北朝鮮の金桂寛(キム・ゲグァン)外務次官は8日、北朝鮮入りして取材中の米ABCテレビ局とのインタビューで、北朝鮮が核兵器を追加で製造していることを明らかにした。
金次官は「現在、さらに多くの(核)爆弾を製造しているのか」というABCテレビ局の記者の質問に「そうだ」と述べた上で、「米国の攻撃から北朝鮮を防御するのに十分な核兵器があるが、具体的な保有量は秘密だ」と話した。
金次官は、北朝鮮の長距離ミサイルに核弾頭を装着できるかについては、「北朝鮮の科学者は世界的なレベルの技術を保有している」と話した。しかし「米本土を打撃できるミサイルを保有しているのか」との質問には「米国を攻撃する意図がない」と明言した。金次官は、北朝鮮の核問題をめぐる6者協議の北朝鮮側首席代表を務めている。
▲なぜ、この時点か〓北朝鮮が核兵器を追加製造している事実を米マスコミを通じて繰り返し主張したのは、11日の韓米首脳会談で、北朝鮮に不利な形で核問題解決の方向が固まらないようにする狙いがあるものと受けとめられている。すなわち、核保有国の北朝鮮に対する軍事的圧迫は、米国にとっても大きな負担になる、との点を警告しようとする意図と言える。
また、時間が米国や韓国の味方ではないことを強調することで、韓米同盟の亀裂を図る戦略に出た、との見方もある。
外交安保研究院の金聖翰(キム・ソンハン)教授は「外交的解決が遅れれば遅れるほど、北朝鮮の核兵器保有量は増えつづけるはずで、その責任は米国側にあるというメッセージを投げているものだ」と分析した。

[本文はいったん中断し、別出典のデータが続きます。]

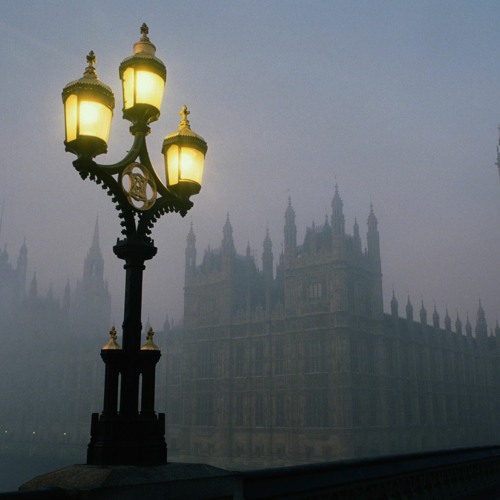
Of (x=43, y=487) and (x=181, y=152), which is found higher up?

北朝鮮がABCテレビ局を平壌(ピョンヤン)に招いて、米国の茶の間に向けて、明確なメッセージを伝えたとの点も、こうした見方を裏付けている。
▲何を狙うのか〓北朝鮮は核実験を行わずに核保有国の地位を認められたい、との点を基本的な目標に定めたものとみられる。北朝鮮は今年2月10日に核兵器保有を宣言して以降、米国の圧力に対抗して核兵器の保有量を増やす措置を取っている、と主張しつづけてきた。

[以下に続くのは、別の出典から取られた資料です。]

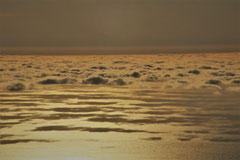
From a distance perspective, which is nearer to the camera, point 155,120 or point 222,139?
point 222,139

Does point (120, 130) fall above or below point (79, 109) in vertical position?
above

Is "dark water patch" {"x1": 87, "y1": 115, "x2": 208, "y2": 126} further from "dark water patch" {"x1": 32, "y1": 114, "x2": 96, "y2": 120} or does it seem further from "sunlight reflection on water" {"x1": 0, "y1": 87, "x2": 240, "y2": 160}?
"dark water patch" {"x1": 32, "y1": 114, "x2": 96, "y2": 120}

北朝鮮は3月31日には、6者協議を核保有国の米国と北朝鮮の軍縮会談にするべきだと主張したこともある。北朝鮮が核兵器保有国であることを強調しているのは、6者協議が、北朝鮮を除いた5ヵ国が北朝鮮に核放棄を迫る様相に展開されるのを阻止するためとみられる。
また、米国と対等な立場から二国間協議を通じて、「核兵器の放棄」を、韓国に対する米国の「核傘」政策の中断や在韓米軍撤退などに結びつけようとする意図もあるものと分析される。
成均館(ソンギュングァン)大の金泰孝(キム・テヒョ)政治外交学科教授は「核保有国として国際社会の公認を受けたいというのが、北朝鮮が究極的に目指しているものと判断される」と話した。